Certain features correlated highly with having a felony record: being male, having hazel eyes, minor offenses beyond traffic tickets, and tattoos. Another was being light-skinned. Eighty-nine percent of Kentucky's residents and 74 percent of its inmates are white. Adler wanted to see how many felons he could identify if the fact of the felony record was hidden.
The accuracy of the software depends on the number of false positives one is willing to tolerate, a range that Adler calls the "anarchy to tyranny" spectrum. At its most aggressive, his program can correctly identify all 51,246 felons while misidentifying 2,220 non-felons, numbers an iron-fisted ruler could live with. At a more lenient setting, it can correctly identify 37,842 felons while misidentifying 152 non-felons -- a smaller number of false positives, but still far from perfect.
"If we can do this smarter and faster and the right way, then certainly, especially when it revolves around gun violence and gang violence, it could be a useful tool," said Bruce Ferrell, a retired homicide and gang investigator with the Omaha Police Department and now president of the National Alliance of Gang Investigators' Associations.

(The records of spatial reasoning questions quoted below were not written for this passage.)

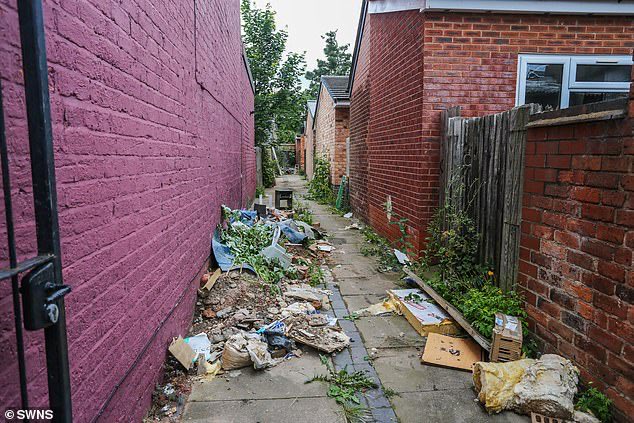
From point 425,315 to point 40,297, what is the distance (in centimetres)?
386

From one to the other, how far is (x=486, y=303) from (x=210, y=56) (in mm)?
4527

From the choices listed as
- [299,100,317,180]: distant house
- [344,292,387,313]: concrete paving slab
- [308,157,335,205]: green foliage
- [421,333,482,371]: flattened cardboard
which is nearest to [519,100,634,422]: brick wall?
[421,333,482,371]: flattened cardboard

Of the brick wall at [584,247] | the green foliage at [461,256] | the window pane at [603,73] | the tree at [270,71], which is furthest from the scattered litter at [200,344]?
the tree at [270,71]

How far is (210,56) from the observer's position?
18.8ft

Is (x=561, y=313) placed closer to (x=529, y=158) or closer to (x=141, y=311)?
(x=529, y=158)

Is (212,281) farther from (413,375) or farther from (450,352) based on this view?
(450,352)

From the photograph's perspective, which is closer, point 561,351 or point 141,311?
point 141,311

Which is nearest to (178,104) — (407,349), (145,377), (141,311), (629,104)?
(141,311)

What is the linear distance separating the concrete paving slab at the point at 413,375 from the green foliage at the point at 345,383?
17 centimetres

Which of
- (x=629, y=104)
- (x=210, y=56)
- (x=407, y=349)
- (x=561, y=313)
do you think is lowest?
(x=407, y=349)

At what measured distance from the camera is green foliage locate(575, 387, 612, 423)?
2.71m

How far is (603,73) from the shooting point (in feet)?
20.7

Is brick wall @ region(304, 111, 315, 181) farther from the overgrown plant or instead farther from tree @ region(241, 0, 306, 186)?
the overgrown plant

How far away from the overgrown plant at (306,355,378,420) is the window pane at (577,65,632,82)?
550 cm
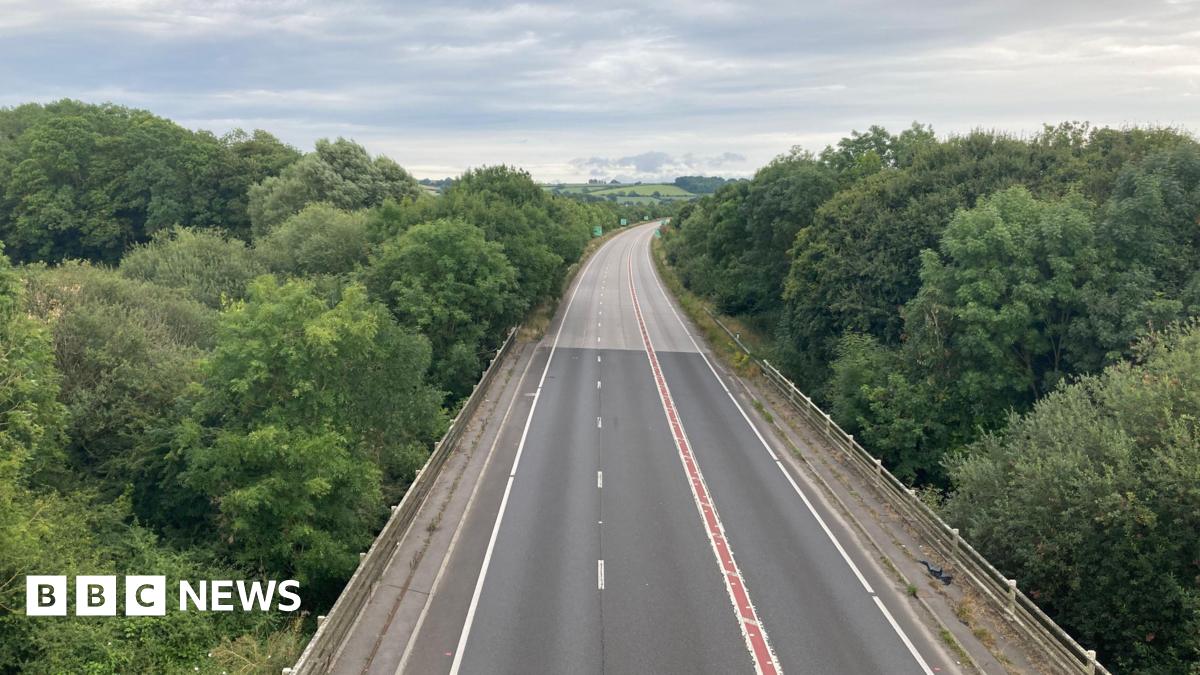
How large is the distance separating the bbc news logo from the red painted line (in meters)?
11.2

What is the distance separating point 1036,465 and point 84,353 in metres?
31.1

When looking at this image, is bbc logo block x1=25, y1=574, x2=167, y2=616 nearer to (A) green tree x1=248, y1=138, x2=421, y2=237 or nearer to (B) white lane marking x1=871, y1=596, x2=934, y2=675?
(B) white lane marking x1=871, y1=596, x2=934, y2=675

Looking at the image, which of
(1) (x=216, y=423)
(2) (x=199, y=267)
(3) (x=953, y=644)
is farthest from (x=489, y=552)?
(2) (x=199, y=267)

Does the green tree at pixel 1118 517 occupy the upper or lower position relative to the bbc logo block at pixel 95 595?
upper

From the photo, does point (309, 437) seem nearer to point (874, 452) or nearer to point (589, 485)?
point (589, 485)

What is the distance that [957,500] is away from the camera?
22344mm

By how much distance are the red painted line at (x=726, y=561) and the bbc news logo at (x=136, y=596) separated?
11.2m

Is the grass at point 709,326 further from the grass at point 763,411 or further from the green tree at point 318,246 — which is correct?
the green tree at point 318,246

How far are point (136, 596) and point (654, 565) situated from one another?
13.0 meters

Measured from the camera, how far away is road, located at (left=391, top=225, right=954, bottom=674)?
1552 cm

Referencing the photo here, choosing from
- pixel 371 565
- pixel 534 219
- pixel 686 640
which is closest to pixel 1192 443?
pixel 686 640

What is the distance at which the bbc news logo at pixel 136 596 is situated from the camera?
52.6ft

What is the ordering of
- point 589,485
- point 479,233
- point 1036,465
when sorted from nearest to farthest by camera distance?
point 1036,465 → point 589,485 → point 479,233

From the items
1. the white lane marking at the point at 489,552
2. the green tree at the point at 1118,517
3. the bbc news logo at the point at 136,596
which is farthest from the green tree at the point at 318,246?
the green tree at the point at 1118,517
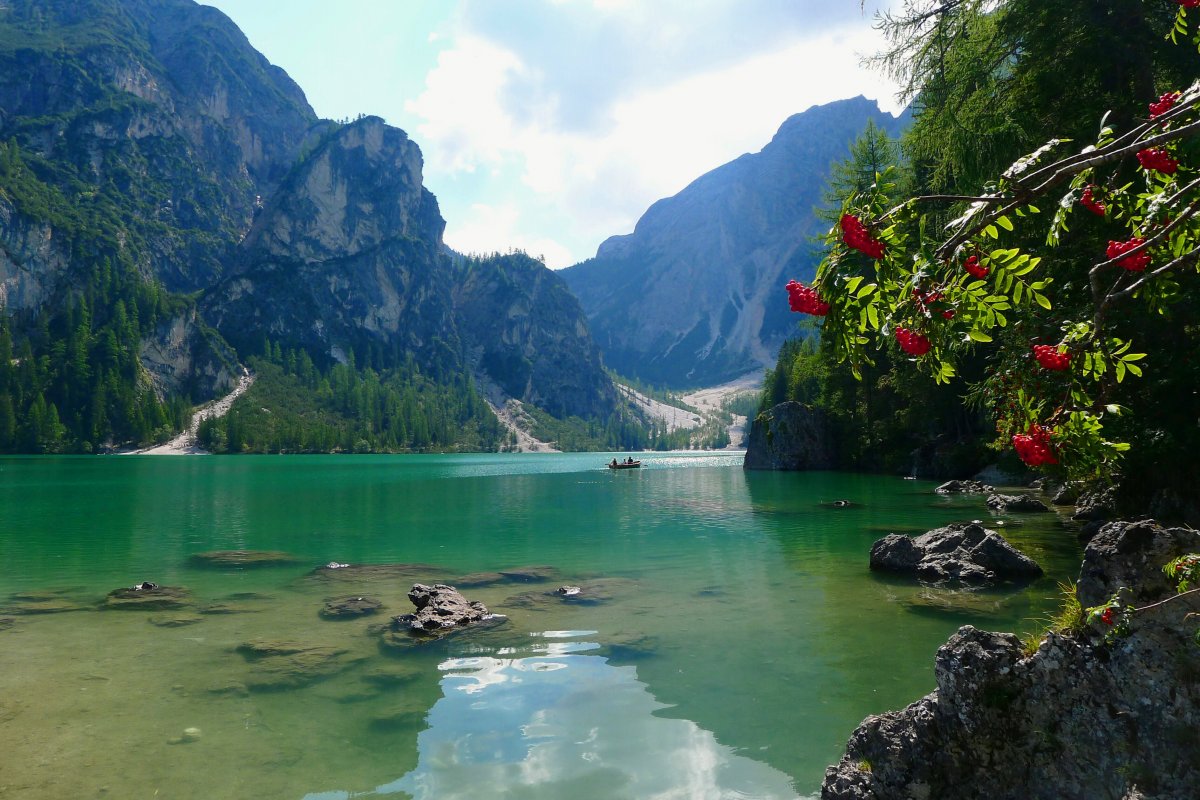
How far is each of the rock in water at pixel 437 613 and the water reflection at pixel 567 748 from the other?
2771 mm

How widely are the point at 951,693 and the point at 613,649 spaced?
25.8 ft

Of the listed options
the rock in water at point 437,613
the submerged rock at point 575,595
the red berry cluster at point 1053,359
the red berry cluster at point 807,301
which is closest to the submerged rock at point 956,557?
the submerged rock at point 575,595

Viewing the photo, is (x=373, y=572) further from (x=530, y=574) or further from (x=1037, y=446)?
(x=1037, y=446)

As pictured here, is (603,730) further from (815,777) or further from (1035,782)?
(1035,782)

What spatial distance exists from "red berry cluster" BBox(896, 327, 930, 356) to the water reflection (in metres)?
5.97

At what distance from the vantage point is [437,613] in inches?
592

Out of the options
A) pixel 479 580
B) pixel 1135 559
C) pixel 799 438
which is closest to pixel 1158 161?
pixel 1135 559

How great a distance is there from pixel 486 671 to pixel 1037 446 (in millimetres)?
10139

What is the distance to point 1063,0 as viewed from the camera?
18031 millimetres

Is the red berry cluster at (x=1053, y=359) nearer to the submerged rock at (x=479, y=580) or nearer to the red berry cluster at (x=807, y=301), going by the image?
the red berry cluster at (x=807, y=301)

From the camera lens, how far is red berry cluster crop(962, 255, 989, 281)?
138 inches

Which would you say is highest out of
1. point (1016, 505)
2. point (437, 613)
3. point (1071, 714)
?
point (1071, 714)

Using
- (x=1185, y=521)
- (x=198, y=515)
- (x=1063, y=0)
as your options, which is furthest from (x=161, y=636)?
(x=198, y=515)

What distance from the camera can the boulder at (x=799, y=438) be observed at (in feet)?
280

The real test of Adler's algorithm will be when it's used with other states' data and modified to include their defendants' information. He doesn't plan to do that since he no longer has access to Intelius's data.
The use of physical characteristics such as hair, eye and skin color to predict future crimes would raise "giant red privacy flags" since they are a proxy for race and could reinforce discriminatory practices in hiring, lending or law enforcement, said Chi Chi Wu, staff attorney at the National Consumer Law Center.

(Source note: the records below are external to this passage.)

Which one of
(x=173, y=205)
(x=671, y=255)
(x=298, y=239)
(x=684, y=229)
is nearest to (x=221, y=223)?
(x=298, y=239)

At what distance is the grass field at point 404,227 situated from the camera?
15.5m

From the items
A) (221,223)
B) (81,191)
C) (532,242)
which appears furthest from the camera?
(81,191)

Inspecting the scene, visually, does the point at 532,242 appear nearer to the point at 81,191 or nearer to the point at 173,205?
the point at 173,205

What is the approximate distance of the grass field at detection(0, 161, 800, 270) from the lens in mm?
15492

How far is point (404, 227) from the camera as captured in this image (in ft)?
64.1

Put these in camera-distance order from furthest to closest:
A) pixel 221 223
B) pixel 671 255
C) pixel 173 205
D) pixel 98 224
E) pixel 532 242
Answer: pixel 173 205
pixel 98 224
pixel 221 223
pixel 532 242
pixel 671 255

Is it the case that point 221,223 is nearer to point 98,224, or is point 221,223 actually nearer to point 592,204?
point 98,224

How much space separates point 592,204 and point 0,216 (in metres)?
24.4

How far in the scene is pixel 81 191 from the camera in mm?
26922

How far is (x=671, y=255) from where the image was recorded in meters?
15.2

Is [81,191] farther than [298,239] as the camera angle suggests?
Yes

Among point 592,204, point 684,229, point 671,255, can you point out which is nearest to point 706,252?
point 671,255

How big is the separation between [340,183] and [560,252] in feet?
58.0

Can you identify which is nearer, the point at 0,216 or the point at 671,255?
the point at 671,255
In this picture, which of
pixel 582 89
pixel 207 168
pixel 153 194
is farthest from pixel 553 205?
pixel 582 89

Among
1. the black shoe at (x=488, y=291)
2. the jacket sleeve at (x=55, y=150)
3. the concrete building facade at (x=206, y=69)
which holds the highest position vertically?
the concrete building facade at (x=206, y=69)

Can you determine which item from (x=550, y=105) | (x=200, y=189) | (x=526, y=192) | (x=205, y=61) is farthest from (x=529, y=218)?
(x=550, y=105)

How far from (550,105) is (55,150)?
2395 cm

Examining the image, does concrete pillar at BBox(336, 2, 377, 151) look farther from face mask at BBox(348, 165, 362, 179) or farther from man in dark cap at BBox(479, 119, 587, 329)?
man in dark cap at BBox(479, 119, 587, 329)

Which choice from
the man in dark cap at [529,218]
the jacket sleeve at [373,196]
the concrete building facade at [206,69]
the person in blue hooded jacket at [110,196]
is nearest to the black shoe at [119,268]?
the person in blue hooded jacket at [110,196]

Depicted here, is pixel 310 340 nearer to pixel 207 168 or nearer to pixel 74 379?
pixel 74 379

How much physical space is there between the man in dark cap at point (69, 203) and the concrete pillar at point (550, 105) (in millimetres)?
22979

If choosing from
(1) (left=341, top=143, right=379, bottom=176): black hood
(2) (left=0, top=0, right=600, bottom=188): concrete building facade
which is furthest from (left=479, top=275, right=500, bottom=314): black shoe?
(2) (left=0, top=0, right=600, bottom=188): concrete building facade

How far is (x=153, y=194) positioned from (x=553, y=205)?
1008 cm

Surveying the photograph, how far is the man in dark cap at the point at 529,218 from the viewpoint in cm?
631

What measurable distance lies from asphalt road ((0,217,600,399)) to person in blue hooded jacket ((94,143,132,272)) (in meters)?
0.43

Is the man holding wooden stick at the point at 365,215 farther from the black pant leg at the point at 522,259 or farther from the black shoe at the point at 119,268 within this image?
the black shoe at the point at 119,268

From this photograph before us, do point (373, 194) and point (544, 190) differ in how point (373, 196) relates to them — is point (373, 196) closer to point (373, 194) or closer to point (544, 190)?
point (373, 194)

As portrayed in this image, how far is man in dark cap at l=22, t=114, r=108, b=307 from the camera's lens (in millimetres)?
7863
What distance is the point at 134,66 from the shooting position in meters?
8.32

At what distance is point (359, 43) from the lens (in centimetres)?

And even though Adler's software is described as a research project, Wu says it isn't farfetched for the background-check industry, which has more than 3,600 companies, to begin offering this type of service.
"These companies are always looking for new markets and they're very competitive," she said. "It wouldn't be surprising if one of them tried to sell this as an add-on product."
First Advantage, which performs more than 23 million background checks annually and is owned by Palo Alto, California-based private equity firm Symphony Technology Group, declined to comment. Altegrity, the Falls Church, Virginia-based company that provides more than 12 million checks per year through its HireRight and Kroll divisions, also did not comment.
"This is where this kind of technology is going," said Adler. "This is dangerous territory, where false positives lead to tyrannical government abuse of the innocent. But the allure is that such technology might tip off the authorities to the likes of Snowden, the Boston bombers or the mass murderers that hit Newtown and Aurora."
Driven by security fears and an improving economy, the background-check industry is expected to grow to $4.5 billion by 2018, according to researcher IBISWorld. Background checks in the U.S. are covered under the Fair Credit Reporting Act, so employers would have to notify job applicants if they were rejected because of a predictive model.
Adler’s work grew out of a new service that Intelius’s parent company, Inome Inc., has developed to match its public records with private databases maintained by banks, retailers, political candidates, police departments and other entities for risk assessment and other predictive uses. There are no plans to use felony prediction, but elements of the concept are being incorporated as part of the service, said Niraj Shah, the company’s co-founder.
Adler’s research convinced executives of the untapped power of using predictive techniques on demographic data, Shah said.
"If you can start to predict intent - for crime, for retail, for politics, for business, for commerce - it’s powerful," Shah said in an interview. "There’s so much opportunity when you know one’s intent."